In the records below, render the lines from the one containing "What is the measured distance separating" to the one containing "9383 millimetres", both included, as a JSON list of strings with one string per line and blank lines left out.

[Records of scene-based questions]
+-------+
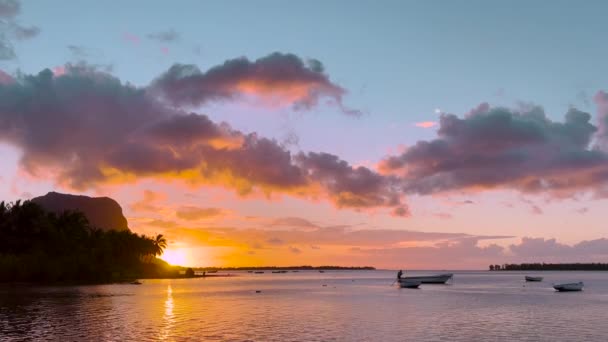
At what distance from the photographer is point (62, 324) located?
54.1 m

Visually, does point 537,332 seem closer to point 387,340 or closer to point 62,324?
point 387,340

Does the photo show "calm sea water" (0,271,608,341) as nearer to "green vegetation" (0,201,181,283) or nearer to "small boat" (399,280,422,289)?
"green vegetation" (0,201,181,283)

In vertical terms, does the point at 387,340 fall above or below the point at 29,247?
below

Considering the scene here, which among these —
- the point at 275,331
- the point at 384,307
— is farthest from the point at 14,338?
the point at 384,307

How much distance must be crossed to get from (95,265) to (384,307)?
9932 centimetres

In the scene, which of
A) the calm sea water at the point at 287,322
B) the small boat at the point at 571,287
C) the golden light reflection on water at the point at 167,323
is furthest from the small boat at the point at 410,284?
the golden light reflection on water at the point at 167,323

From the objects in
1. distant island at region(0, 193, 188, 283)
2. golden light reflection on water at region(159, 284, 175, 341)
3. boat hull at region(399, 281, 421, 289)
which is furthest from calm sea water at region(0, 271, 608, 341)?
boat hull at region(399, 281, 421, 289)

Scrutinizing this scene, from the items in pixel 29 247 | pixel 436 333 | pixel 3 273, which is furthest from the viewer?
pixel 29 247

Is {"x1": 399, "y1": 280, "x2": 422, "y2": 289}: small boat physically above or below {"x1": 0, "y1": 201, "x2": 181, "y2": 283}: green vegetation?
below

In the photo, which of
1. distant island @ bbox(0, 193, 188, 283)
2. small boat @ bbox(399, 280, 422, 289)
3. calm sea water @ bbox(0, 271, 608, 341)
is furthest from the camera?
small boat @ bbox(399, 280, 422, 289)

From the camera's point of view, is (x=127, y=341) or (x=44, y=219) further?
(x=44, y=219)

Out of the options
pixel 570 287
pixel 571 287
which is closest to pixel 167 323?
pixel 570 287

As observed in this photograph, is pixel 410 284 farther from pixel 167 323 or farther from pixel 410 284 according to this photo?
pixel 167 323

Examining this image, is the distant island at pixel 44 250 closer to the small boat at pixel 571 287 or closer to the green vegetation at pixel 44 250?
the green vegetation at pixel 44 250
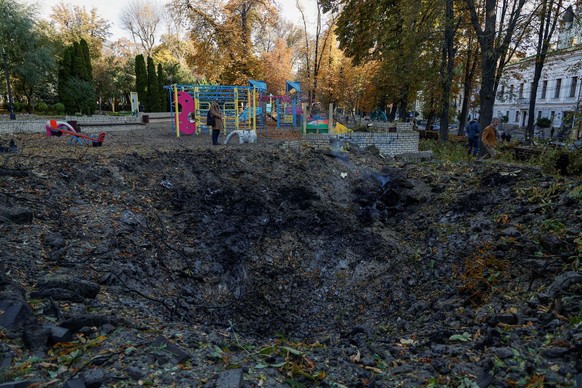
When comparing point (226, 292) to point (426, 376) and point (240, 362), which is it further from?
point (426, 376)

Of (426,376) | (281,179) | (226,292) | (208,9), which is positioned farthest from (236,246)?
(208,9)

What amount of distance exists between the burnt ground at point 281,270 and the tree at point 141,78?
70.0ft

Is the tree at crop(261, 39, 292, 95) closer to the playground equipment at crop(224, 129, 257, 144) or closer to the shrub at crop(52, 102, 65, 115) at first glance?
the shrub at crop(52, 102, 65, 115)

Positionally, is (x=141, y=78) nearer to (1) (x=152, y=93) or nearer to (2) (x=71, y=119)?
(1) (x=152, y=93)

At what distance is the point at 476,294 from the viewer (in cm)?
458

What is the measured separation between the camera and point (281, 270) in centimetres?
653

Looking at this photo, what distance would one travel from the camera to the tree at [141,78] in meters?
29.2

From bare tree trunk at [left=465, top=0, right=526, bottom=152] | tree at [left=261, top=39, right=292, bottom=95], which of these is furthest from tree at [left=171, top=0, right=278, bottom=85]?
bare tree trunk at [left=465, top=0, right=526, bottom=152]

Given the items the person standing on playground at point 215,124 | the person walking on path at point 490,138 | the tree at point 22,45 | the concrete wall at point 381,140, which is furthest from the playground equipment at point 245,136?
the tree at point 22,45

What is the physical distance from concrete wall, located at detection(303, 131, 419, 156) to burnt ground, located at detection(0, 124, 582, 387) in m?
1.73

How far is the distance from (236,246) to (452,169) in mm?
5830

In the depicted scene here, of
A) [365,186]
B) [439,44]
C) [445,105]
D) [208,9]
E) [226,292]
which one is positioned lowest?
[226,292]

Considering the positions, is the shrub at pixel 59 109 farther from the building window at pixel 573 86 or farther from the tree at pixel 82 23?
the building window at pixel 573 86

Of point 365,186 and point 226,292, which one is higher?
point 365,186
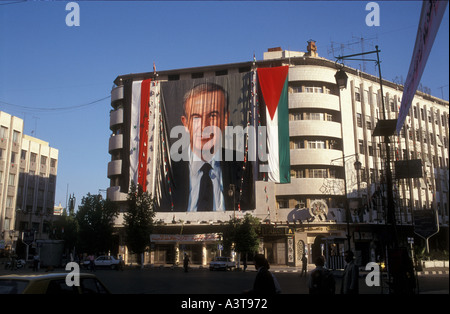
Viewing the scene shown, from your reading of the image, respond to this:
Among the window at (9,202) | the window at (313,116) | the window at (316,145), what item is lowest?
the window at (9,202)

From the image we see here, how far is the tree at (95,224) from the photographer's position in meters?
46.2

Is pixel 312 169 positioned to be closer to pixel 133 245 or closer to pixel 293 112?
pixel 293 112

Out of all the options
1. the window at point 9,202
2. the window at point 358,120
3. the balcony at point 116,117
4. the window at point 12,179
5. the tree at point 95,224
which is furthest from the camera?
the window at point 12,179

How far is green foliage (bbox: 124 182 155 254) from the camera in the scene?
41.6 meters

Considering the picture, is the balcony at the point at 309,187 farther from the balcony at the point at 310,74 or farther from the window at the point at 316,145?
the balcony at the point at 310,74

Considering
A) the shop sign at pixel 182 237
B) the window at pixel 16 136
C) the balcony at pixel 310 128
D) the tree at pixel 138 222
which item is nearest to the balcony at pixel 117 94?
the window at pixel 16 136

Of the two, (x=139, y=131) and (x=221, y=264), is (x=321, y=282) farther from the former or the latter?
(x=139, y=131)

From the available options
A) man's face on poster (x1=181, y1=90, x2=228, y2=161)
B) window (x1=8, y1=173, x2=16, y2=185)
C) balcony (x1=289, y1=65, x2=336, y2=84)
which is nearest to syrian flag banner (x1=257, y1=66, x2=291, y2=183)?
balcony (x1=289, y1=65, x2=336, y2=84)

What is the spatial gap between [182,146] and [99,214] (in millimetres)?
12190

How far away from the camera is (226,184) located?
4900 cm

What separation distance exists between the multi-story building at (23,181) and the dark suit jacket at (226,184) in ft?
59.4
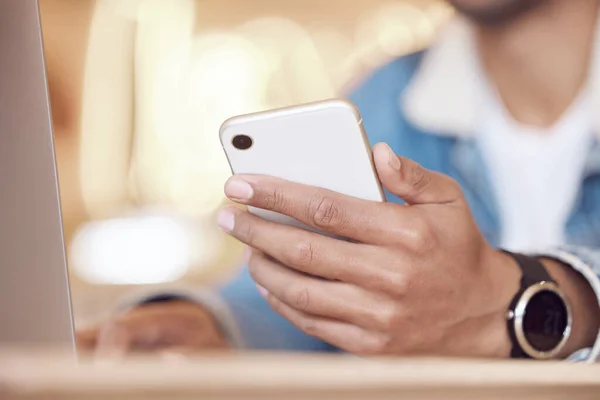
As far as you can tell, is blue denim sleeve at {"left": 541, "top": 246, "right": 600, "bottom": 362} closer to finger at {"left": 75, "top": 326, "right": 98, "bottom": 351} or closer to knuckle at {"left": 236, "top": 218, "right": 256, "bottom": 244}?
knuckle at {"left": 236, "top": 218, "right": 256, "bottom": 244}

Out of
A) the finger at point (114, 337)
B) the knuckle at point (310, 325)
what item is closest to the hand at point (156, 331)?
the finger at point (114, 337)

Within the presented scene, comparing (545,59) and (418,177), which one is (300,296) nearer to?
(418,177)

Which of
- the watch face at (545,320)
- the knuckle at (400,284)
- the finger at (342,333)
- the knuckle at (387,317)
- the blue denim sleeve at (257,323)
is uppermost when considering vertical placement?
the knuckle at (400,284)

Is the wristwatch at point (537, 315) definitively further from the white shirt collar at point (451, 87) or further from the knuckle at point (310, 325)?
the white shirt collar at point (451, 87)

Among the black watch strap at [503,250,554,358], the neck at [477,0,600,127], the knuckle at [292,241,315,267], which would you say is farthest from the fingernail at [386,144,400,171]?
the neck at [477,0,600,127]

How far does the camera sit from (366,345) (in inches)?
23.3

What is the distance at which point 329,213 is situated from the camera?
0.54 meters

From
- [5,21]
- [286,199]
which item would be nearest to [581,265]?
[286,199]

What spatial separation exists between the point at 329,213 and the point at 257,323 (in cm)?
55

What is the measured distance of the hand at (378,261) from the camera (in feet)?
1.79

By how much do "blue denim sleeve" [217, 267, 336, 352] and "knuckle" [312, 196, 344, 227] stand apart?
1.64 ft

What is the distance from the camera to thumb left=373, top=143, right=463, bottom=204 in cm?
54

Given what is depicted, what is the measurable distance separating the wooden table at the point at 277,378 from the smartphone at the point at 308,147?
1.07 feet

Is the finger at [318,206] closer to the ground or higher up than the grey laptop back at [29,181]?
closer to the ground
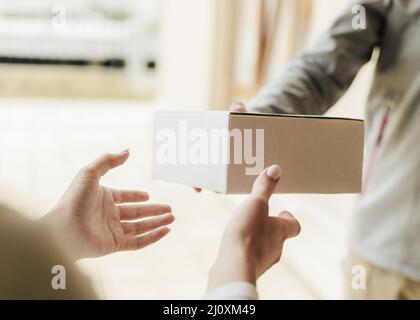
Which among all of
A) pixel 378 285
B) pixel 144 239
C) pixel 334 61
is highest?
pixel 334 61

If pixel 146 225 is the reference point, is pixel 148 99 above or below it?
above

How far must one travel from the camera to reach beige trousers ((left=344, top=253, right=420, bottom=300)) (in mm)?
864

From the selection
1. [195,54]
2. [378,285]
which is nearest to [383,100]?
[378,285]

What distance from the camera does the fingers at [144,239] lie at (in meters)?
0.63

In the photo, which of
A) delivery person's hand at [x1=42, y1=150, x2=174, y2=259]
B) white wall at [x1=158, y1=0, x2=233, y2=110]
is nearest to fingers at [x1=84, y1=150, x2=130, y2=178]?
delivery person's hand at [x1=42, y1=150, x2=174, y2=259]

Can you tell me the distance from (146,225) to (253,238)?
0.17 m

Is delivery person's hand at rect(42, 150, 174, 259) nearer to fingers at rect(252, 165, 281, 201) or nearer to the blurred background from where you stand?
the blurred background

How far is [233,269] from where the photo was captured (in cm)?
49

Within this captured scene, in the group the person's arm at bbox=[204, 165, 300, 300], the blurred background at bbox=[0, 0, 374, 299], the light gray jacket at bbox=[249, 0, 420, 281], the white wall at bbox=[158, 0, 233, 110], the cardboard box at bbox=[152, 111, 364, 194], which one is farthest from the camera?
the white wall at bbox=[158, 0, 233, 110]

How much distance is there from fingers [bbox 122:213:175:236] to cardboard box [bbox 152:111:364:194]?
0.05 m

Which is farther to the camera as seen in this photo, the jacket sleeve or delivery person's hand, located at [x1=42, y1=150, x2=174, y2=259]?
the jacket sleeve

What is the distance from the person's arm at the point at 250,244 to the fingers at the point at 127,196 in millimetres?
162

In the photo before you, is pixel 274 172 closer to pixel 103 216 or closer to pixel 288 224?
pixel 288 224

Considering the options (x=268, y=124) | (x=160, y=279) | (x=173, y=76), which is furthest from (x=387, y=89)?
(x=173, y=76)
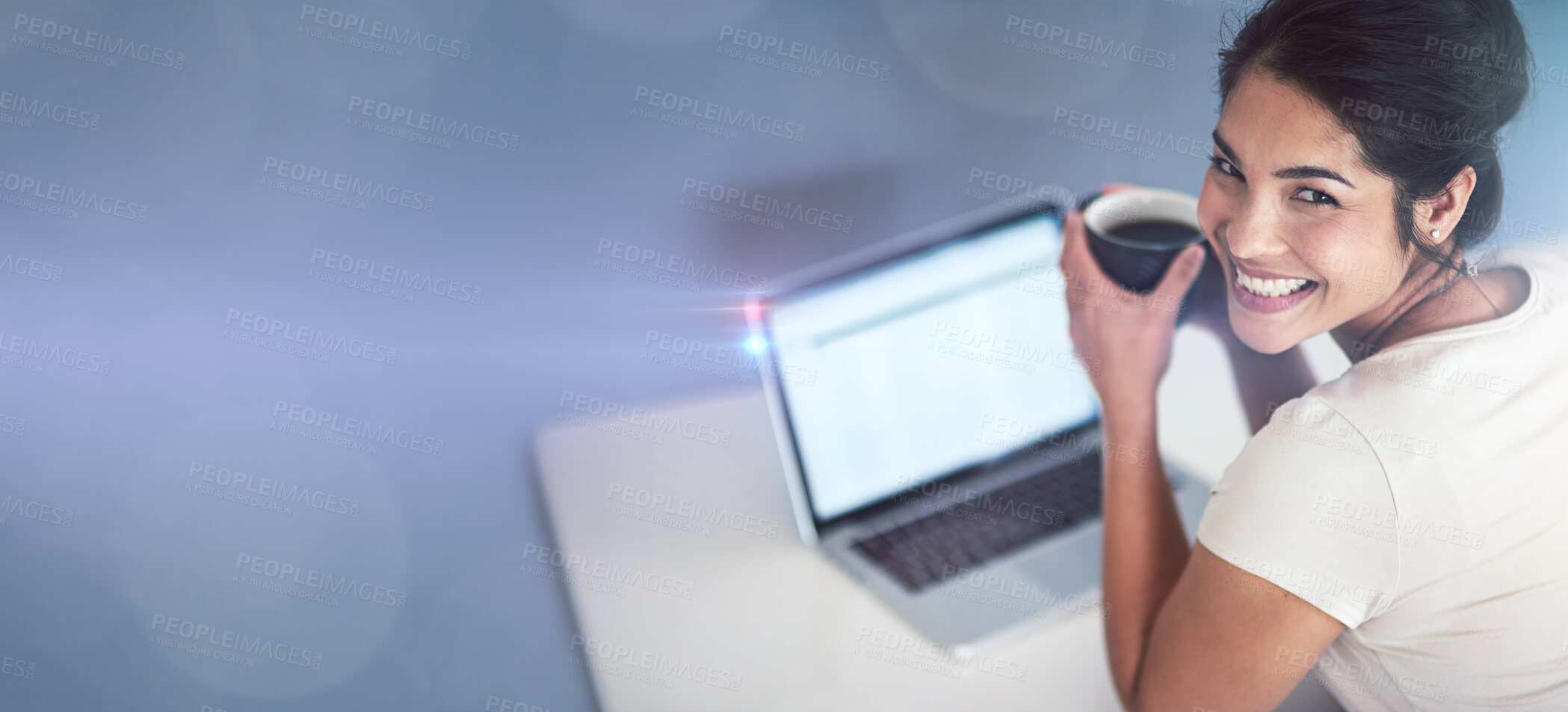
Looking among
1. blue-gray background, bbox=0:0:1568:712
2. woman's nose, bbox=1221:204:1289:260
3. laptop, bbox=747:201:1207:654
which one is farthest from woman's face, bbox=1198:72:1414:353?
blue-gray background, bbox=0:0:1568:712

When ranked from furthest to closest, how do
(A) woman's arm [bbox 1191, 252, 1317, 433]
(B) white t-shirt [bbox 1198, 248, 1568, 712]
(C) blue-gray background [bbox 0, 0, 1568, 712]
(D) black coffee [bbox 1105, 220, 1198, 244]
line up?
1. (A) woman's arm [bbox 1191, 252, 1317, 433]
2. (C) blue-gray background [bbox 0, 0, 1568, 712]
3. (D) black coffee [bbox 1105, 220, 1198, 244]
4. (B) white t-shirt [bbox 1198, 248, 1568, 712]

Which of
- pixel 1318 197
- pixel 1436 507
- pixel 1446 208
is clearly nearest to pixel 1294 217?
A: pixel 1318 197

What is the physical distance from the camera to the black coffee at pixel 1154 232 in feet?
3.18

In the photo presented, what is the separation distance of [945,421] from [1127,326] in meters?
0.27

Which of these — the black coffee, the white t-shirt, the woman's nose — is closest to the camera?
the white t-shirt

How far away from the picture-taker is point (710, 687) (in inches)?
37.8

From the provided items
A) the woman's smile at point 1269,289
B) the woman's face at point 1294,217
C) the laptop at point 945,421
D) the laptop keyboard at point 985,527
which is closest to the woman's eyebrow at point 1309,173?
the woman's face at point 1294,217

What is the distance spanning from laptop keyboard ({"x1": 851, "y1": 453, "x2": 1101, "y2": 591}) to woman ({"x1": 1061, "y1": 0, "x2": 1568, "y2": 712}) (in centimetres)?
19

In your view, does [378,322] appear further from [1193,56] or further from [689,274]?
[1193,56]

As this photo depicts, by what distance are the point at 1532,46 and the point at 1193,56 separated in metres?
0.51

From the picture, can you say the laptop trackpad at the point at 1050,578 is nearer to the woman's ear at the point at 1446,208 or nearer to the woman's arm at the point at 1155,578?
the woman's arm at the point at 1155,578

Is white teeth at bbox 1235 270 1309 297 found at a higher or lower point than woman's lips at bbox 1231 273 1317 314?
higher

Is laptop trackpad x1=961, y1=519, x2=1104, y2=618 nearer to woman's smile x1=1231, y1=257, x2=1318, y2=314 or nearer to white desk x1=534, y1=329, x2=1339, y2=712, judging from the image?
white desk x1=534, y1=329, x2=1339, y2=712

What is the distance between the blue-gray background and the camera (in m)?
1.07
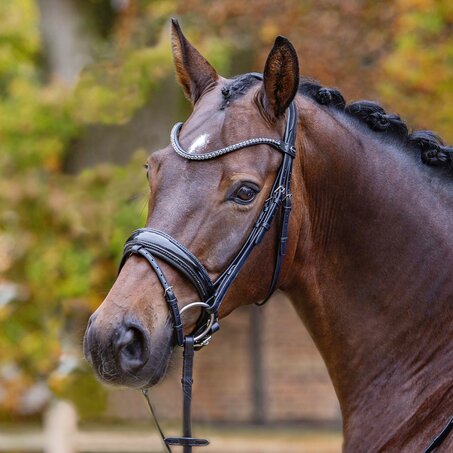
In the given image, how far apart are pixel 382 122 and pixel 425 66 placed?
239 inches

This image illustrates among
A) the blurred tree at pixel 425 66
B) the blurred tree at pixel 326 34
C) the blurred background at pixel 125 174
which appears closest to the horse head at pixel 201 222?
the blurred background at pixel 125 174

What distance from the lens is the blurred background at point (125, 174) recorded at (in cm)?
905

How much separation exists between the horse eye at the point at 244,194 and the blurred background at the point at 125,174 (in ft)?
15.9

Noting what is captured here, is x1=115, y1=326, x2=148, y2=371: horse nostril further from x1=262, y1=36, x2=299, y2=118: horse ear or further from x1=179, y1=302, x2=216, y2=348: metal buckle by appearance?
x1=262, y1=36, x2=299, y2=118: horse ear

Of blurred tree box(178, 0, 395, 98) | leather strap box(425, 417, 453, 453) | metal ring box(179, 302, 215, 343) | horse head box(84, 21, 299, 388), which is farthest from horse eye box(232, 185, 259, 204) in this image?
blurred tree box(178, 0, 395, 98)

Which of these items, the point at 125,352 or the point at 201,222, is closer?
the point at 125,352

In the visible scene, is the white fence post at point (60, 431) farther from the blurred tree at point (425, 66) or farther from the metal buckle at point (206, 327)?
the metal buckle at point (206, 327)

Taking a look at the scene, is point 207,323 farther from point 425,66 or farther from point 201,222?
point 425,66

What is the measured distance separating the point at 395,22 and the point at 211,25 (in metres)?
2.15

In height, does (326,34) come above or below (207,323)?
above

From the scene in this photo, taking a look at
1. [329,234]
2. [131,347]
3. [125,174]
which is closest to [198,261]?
[131,347]

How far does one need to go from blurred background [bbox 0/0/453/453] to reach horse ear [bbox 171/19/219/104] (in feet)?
14.5

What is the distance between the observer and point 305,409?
37.1ft

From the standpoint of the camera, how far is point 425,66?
9383 millimetres
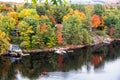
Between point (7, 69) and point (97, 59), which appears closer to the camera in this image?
point (7, 69)

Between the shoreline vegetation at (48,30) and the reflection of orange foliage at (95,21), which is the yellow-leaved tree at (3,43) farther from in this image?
the reflection of orange foliage at (95,21)

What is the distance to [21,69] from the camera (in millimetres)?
11039

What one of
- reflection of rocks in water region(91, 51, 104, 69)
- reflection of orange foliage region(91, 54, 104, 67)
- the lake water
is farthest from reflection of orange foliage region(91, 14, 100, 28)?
reflection of orange foliage region(91, 54, 104, 67)

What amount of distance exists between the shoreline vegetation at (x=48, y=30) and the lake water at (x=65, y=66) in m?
0.96

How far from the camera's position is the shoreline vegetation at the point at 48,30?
47.3ft

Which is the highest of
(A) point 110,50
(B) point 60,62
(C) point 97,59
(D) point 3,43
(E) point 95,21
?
(D) point 3,43

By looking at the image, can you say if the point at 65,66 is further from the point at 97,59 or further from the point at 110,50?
the point at 110,50

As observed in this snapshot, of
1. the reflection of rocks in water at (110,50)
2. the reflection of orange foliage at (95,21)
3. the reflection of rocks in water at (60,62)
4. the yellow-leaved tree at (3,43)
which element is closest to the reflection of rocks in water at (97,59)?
the reflection of rocks in water at (110,50)

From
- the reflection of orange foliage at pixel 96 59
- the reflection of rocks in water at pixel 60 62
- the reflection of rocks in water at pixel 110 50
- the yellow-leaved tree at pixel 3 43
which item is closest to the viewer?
the reflection of rocks in water at pixel 60 62

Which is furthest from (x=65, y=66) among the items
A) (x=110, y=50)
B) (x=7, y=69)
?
(x=110, y=50)

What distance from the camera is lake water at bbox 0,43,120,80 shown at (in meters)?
10.1

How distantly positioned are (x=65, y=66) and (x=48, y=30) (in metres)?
3.91

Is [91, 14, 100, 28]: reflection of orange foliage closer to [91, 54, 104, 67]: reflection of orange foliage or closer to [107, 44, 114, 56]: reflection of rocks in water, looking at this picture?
[107, 44, 114, 56]: reflection of rocks in water

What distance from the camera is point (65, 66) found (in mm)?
11547
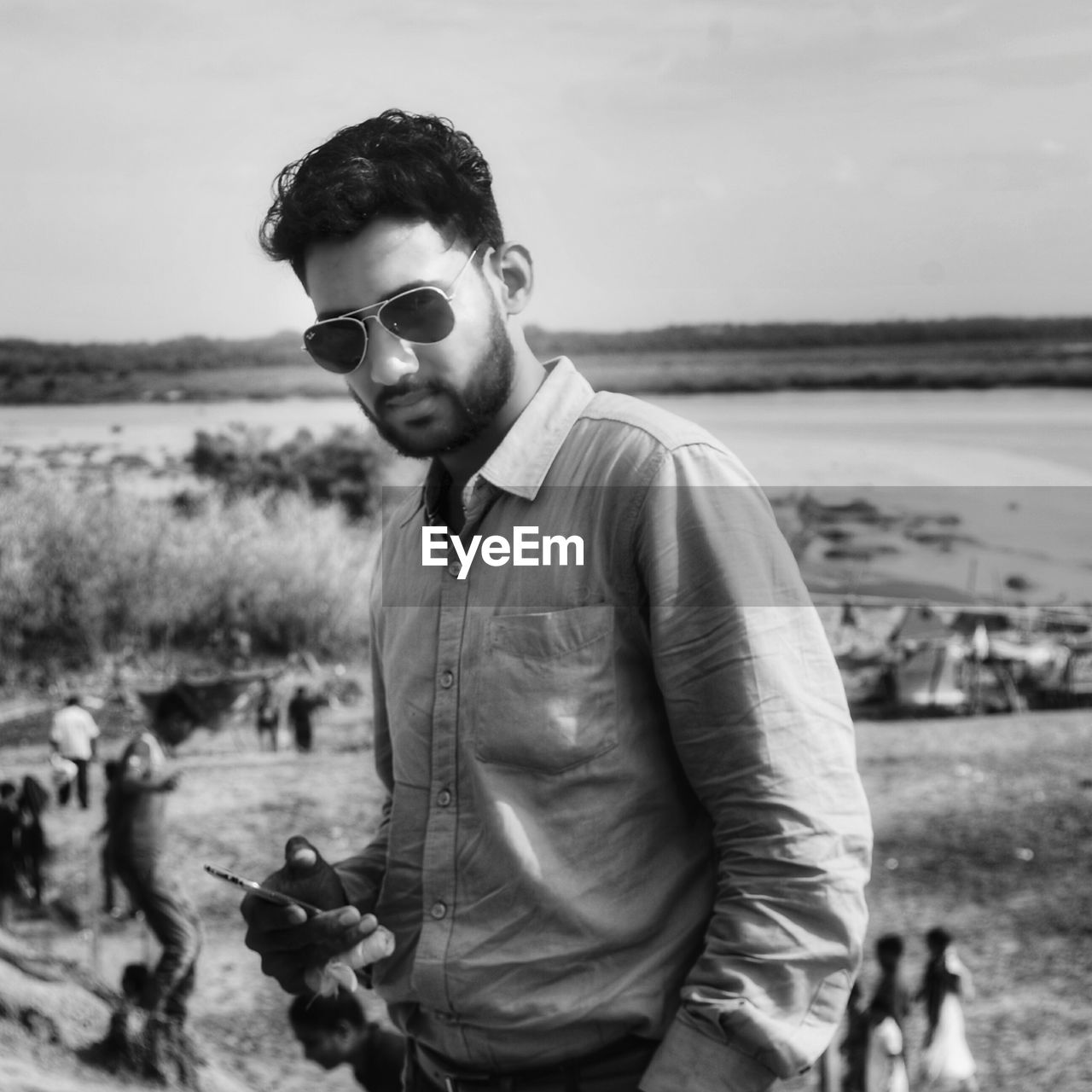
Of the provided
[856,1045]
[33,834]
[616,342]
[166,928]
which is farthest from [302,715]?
[856,1045]

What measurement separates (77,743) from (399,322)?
10.8 feet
+-------+
● FINISHED TASK
[
  "What is the measured distance separating the point at 395,22 and the point at 211,25 (in metres)?",
  "2.15",
  "In height, does (326,34) come above or below (207,323)?",
  "above",
  "From the scene in this photo, taking a look at",
  "1. [329,234]",
  "2. [131,347]",
  "3. [125,174]",
  "which is closest to [198,261]?",
  "[131,347]",
  "How far does one need to go from blurred background [bbox 0/0/453/453] to reach horse ear [bbox 171/19/219/104] (in feet)?",
  "14.5",
  "What is the distance between the observer and point 305,409?",
  "37.1ft",
  "From the standpoint of the camera, how far is point 425,66?",
  "9383 millimetres"
]